Friday Facts About Back to School Shopping Tradition

 Ironically, the back to school tradition of shopping for school supplies and new clothes began with the college crowd in the 1930's.

(1) As young women began to attend colleges in greater numbers, they began to affect higher education and the fashion world. Like today's generation of young women, they wanted to wear the latest trends. 

(2) Large department stores were the main retailers for clothing then, and they began marketing to college women with what was actually a pop-up store within the larger department store. This in-house college shop appeared in the early fall and went away after college started.

(3) The clothing offered in these impromptu shops were the latest trends, influenced by college students who actually worked in the college shops.

(4)  Clothing manufacturers tried to create their own line for college women as well as tried to enforce their own traditional values on fashion such as a disdain of "men's clothing for women" i.e. trousers, but women rejected the manufacturers' ideas of what was trendy and fashionable.
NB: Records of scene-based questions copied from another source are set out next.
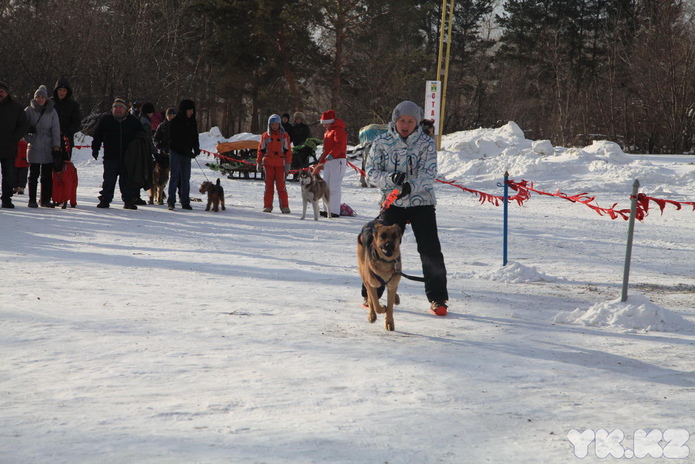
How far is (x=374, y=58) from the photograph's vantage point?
3488cm

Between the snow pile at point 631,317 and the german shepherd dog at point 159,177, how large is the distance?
872 cm

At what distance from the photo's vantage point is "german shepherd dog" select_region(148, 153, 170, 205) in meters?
12.6

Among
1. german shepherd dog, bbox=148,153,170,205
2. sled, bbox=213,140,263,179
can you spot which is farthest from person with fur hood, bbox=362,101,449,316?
sled, bbox=213,140,263,179

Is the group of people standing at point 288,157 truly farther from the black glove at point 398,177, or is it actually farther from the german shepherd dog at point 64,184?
the black glove at point 398,177

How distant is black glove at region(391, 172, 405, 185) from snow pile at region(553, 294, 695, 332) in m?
1.68

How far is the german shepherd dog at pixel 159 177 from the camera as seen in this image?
12.6 meters

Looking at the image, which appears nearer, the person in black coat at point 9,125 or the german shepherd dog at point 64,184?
the person in black coat at point 9,125

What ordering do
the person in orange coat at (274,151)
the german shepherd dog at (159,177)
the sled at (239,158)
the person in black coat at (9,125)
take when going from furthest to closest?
the sled at (239,158) < the german shepherd dog at (159,177) < the person in orange coat at (274,151) < the person in black coat at (9,125)

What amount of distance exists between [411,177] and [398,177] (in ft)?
0.62

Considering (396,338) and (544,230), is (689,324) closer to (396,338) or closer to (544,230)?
(396,338)

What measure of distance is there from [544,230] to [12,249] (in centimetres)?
775

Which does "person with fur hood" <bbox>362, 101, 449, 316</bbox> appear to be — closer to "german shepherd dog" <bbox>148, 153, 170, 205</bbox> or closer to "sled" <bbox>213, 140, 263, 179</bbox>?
"german shepherd dog" <bbox>148, 153, 170, 205</bbox>

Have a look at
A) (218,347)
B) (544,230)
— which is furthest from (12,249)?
(544,230)

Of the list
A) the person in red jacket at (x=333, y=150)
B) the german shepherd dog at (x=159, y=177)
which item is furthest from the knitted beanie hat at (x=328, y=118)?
the german shepherd dog at (x=159, y=177)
(5) Young college women had their own ideas about fashion, and it was mostly based on comfort such as the Sloppy Joe cardigan which parents and young men hated. The Sloppy Joe was an extremely oversized cardigan sweather, and stores couldn't keep them in stock.

(6) Shopping for back to school supplies is a more recent addition to the Back to School Shopping Tradition. Even though writing tablets containing sheets of newsprint with widely spaced lines for young children to practice printing have been manufactured since the late 1800s, most children could not afford them until about mid-century. By the 1950s, those writing tablets were commonly purchased.

(7) By the 1960s, the spiral notebook with lined paper that's still used today made its debut.

Takeaway Truth

In this digital age, school supplies and fashion trends still rule the back to school sale market.